By miRNA TargetScan analysis () and recently published studies, we confirmed that the BMI-1 oncogene is a direct target of miR-200c. We found that upregulation of miR-200c expression in the endometrial carcinoma cell lines, Ishikawa and JEC, in vitro resulted in reduced expression of Bmi-1 and p-AKT, and reduced invasion, migration, and cell proliferation, whereas silencing miR-200c further upregulated the BMI-1 gene and p-AKT and promoted progression, which is consistent with previous studies [31,39]. As a polycomb gene family member, the BMI-1 gene plays a key role in cell cycle regulation, cell oncogenesis, and cell senescence. The BMI-1 gene has previously been reported to be upregulated in human cancers and plays important oncogenic roles in cancer initiation and progression [41-43].

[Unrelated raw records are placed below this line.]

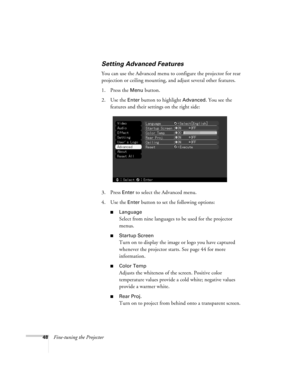 Page 5448Fine-tuning the Projector
Setting Advanced Features
You can use the Advanced menu to configure the projector for rear 
projection or ceiling mounting, and adjust several other features.
1. Press the 
Menu button. 
2. Use the 
Enter button to highlight Advanced. You see the 
features and their settings on the right side:
3. Press 
Enter to select the Advanced menu. 
4. Use the 
Enter button to set the following options:
Language
Select from nine languages to be used for the projector 
menus.
Startup...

miR-200c has been reported to directly bind to the 3′UTR of the BMI-1 gene, decreasing BMI-1 mRNA and protein expression levels [39]. In our study, we found that silencing miR-200c upregulated Bmi-1 and p-AKT and promoted EMT while silencing the BMI-1 gene inhibited EMT and suppressed p-AKT in the miR-200c-inhibited endometrial carcinoma cells. In a previous study, the BMI-1 gene was found to regulate AKT phosphorylation in human cancers [44,45]. The findings of this study are consistent with the results of these previous studies and demonstrate that miR-200c directly targets the BMI-1 gene in the endometrial carcinoma cell lines, Ishikawa and JEC, in vitro.

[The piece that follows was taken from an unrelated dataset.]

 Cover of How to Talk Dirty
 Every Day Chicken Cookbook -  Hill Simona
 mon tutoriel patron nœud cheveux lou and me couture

Molecular changes during EMT are characterized by loss of the epithelial marker, E-cadherin, and increased expression of the mesenchymal markers, vimentin and N-cadherin, and activation of the related pathways, leading to an increase in migratory and invasive behavior [9]. The BMI-1 gene has been reported to induce EMT by reducing E-cadherin expression [46]. In this study, we showed that upregulation of miR-200c expression increased E-cadherin expression and decreased N-cadherin and Slug expression, whereas down-regulation of miR-200c expression decreased E-cadherin expression and increased N-cadherin and Slug expression. These data suggest that miR-200c down-regulates Bmi-1 expression and then modulates EMT by stimulating E-cadherin expression and suppressed N-cadherin expression through degradation of the EMT transcription factor Slug. Also, p-AKT is involved in this process. Therefore, we suggest that miR-200c may inhibit EMT by targeting the BMI-1 gene through the p-AKT pathway. However, the process is complex, and the mechanism needs to be studied further.

Conclusions

The findings of this in vitro study, using the endometrial carcinoma cell lines, Ishikawa and JEC, showed that upregulation of miR-200c reduced the migratory and invasive capacities of endometrial carcinoma cells, potentially through the miR-200c targeting the BMI-1 gene by the p-AKT pathway, leading to a decrease in the expression of the transcription factor Slug, a decrease in the expression of mesenchymal marker N-cadherin, and an increase in the expression of the epithelial marker E-cadherin. These findings indicate that further studies are required to determine whether targeting miR-200c may be an effective treatment method for inhibiting metastasis of endometrial carcinoma in vivo.